I work as a lab manager for a pharmacuetical company. I disagree that generics undergo the same amount of testing as the original patent protected compound.
We have to do a prescribed amount of toxicological testing in various species before we can even consider testing a product in humans. These include two year tox studies to see if there are any adverse effects. We run maximum tolerated dose studies, pharmacology studies, dose range finding studies and efficacy studies. These are the in vivo (in live subjects) studies. Concurrent with this we run the in vitro studies on cells, cell lines or fractions. We are looking at possible carcinogens (Ames mutation studies), formation of active metabolites, effects on the heart, liver and lung cell lines. Again all prior to testing in man.
The first studies in man are called Phase 1 and are performed on young healthy males. There is no attempt do check efficacy typically. You just want to look at adverse effects and see how well tolerated the compound is.
Phase 2 trials involve the target population and you are looking at both efficacy and adverse effects. Phase 3 are larger studies involving the target population. Often Phases 2 and 3 are double blinded placebo studies. Some patients get the active drug and some get placebo (sugar pills). Neither the patients nor the Drs and nurses at the study site know what the patients receive.
All of this data is reviewed along the way and reviewed by the FDA they make suggestions and we may have to repeat a certain study at different doses or we may do another study they want.
I work in a pharmacokinetics lab. We receive plasma samples drawn from the subjects over a time course period. Our job is to quantify the drug levels in the body. You do not want a drug that has a short half life and you need to take a pill every hour. Nor do you want a drug that hangs around forever and builds up in the body raising concerns about toxic levels.
The dosage form is determined prior to testing in man. That involves a whole barrage of physoi-chemical tests. They test for purity, characterize and quantify any impuritie for both the drug and any excipients added to the pills. They run dissolution studies and stability studies.
With a lot of luck we get a drug to market. After the patent expires generics can enter the market. They need only run bioequvalence studies. BE studies are simple. Give half the patients the real drug. Give the other half the generic compound. Take plasma samples and send them of to the PK lab. If the generic has the same plasma levels it is assumed to be bio-equilavent and thus the same so it can be marketed.
The synthetic pathway, the excipients, they can be completely different than the original.

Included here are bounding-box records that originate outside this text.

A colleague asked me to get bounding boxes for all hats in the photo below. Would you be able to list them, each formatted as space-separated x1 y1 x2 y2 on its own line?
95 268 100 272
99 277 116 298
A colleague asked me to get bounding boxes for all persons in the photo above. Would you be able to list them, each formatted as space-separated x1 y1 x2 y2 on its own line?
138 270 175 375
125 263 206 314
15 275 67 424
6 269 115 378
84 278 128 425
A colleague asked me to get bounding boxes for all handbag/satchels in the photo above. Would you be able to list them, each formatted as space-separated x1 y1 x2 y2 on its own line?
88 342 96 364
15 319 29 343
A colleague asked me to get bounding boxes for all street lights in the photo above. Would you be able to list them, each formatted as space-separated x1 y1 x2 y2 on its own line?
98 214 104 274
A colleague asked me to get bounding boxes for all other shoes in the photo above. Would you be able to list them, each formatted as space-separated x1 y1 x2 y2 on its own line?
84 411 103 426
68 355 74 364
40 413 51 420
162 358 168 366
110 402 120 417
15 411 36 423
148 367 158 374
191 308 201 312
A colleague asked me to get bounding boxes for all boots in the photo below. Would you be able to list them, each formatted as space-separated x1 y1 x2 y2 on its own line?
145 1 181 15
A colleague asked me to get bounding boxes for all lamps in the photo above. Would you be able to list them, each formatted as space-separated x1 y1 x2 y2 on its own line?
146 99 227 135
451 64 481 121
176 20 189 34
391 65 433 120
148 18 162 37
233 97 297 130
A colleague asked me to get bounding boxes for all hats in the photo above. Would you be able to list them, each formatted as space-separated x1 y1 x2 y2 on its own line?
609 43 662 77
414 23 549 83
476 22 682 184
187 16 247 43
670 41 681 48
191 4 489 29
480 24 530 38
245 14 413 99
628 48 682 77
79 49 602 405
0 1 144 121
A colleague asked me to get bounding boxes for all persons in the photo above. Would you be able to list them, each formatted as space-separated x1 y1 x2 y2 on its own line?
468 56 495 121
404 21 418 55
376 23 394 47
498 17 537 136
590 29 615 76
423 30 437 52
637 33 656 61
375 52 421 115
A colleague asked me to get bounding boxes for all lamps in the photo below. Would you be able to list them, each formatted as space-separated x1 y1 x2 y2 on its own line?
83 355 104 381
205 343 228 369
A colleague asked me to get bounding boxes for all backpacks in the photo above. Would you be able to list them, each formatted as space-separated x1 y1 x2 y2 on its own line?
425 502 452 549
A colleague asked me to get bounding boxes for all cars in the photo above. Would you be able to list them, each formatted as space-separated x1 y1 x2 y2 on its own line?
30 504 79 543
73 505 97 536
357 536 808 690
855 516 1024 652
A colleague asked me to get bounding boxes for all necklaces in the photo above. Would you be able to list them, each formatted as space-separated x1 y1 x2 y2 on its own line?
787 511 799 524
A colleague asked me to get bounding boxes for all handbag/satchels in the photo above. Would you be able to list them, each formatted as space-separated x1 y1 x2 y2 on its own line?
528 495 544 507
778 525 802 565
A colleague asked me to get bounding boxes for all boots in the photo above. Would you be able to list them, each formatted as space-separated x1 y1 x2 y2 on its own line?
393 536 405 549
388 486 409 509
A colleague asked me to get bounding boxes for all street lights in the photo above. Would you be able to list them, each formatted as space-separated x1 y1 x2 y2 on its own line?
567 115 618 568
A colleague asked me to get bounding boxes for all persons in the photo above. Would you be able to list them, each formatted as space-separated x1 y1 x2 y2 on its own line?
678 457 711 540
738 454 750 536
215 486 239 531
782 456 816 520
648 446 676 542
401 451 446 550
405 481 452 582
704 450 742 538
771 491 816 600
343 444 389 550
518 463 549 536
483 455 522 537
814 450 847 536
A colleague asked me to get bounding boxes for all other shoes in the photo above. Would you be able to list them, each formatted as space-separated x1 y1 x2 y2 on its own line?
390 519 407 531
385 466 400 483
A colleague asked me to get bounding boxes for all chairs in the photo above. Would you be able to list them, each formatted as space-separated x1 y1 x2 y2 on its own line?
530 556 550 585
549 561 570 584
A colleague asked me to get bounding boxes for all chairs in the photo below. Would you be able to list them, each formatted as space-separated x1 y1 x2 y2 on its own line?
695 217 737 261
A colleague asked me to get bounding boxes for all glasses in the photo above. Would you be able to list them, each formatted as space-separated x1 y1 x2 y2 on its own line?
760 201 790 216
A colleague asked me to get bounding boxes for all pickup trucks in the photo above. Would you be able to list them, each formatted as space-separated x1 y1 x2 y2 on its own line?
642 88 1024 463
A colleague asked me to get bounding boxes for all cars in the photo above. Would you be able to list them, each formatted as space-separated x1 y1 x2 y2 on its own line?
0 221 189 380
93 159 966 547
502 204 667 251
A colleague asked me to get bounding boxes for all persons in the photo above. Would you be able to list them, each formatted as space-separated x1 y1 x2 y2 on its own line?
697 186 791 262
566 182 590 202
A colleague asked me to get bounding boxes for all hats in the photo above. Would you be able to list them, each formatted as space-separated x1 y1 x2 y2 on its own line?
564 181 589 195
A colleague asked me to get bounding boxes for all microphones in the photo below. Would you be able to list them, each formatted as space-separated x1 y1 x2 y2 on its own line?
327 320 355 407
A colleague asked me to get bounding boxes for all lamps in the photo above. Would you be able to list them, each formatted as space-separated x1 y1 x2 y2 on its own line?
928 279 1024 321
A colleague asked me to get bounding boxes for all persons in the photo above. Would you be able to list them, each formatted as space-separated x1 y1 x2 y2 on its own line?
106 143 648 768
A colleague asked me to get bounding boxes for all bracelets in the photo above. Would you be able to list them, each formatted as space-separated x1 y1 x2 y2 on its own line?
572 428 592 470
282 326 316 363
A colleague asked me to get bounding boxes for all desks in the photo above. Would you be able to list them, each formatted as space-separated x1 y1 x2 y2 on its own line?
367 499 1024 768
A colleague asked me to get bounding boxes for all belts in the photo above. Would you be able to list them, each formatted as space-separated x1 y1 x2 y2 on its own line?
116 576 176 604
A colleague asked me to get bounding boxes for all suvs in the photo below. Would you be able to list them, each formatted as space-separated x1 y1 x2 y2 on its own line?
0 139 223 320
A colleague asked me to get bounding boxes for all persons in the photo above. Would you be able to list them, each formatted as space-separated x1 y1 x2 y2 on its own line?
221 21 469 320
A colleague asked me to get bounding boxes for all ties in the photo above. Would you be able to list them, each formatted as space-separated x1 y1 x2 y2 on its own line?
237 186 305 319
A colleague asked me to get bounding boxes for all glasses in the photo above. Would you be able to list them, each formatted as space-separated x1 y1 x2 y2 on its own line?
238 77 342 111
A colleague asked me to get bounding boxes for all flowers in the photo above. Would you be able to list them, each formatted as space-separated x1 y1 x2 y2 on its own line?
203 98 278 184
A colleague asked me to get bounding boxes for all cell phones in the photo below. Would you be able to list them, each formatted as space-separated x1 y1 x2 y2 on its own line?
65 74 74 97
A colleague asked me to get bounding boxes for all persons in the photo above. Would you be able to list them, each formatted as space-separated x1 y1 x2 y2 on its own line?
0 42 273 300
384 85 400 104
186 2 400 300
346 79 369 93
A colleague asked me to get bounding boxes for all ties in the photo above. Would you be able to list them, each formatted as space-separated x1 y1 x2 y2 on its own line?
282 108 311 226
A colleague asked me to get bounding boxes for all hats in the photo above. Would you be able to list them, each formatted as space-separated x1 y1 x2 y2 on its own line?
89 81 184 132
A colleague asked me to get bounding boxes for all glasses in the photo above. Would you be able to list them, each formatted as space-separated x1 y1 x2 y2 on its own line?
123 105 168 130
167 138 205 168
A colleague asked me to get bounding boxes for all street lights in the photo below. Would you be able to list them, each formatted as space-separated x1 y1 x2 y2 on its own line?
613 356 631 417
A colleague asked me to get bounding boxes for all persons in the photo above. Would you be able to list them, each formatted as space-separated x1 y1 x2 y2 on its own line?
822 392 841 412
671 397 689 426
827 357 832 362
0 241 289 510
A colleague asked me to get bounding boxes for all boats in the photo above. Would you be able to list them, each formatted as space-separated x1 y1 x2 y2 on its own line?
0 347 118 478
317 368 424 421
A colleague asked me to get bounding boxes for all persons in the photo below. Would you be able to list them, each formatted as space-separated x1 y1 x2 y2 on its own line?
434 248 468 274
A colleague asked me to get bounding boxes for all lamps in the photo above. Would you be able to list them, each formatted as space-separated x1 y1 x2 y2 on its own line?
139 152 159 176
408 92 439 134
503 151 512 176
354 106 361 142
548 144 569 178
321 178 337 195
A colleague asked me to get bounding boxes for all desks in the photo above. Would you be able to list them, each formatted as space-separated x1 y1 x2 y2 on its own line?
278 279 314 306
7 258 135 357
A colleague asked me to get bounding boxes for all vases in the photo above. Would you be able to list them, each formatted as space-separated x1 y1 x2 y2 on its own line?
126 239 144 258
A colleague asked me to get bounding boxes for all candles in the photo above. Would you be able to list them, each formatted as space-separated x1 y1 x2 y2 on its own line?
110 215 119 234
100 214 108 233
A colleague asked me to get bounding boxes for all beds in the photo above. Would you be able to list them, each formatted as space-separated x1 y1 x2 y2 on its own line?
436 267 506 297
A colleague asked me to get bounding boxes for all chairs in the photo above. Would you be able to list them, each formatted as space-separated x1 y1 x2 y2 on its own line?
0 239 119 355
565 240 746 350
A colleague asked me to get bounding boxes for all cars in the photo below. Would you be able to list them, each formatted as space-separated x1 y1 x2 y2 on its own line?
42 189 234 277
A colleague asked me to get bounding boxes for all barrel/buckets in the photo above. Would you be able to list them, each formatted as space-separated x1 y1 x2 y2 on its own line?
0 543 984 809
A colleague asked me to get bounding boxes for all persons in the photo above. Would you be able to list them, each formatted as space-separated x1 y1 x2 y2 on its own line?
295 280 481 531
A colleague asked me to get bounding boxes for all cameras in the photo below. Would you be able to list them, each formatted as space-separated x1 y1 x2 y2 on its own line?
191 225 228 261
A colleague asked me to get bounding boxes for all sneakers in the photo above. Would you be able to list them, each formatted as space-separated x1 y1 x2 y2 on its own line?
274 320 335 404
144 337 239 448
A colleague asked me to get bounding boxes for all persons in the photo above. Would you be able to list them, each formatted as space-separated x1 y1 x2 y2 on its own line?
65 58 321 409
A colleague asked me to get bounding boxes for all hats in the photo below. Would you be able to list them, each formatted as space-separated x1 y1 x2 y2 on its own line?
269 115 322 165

BE studies are usually sufficient. But the generic compound has a mere fraction of the testing of the original. This can be enough to keep physicians from prescribing the generic. You tag line is an old Dupont slogan - better living through chemistry. Dupont Pharmaceuticals no longer exists. They were the manfacturer of Coumadin a very popular blood thinner. Coumadin is also known as warfarin - the key ingredient in rat poison. Coumadin has a Narrow Therapuetic Index meaning a little can help save your life but a little more can kill you. DuPont sucessfully protected their Coumadin franchise for over 30 years because doctors did not believe the BE testing was enough for a NTI drug.
Generics have there place I agree, but thet do not undergo the same degree of testing as the original.
If you read this far I thank you for your time.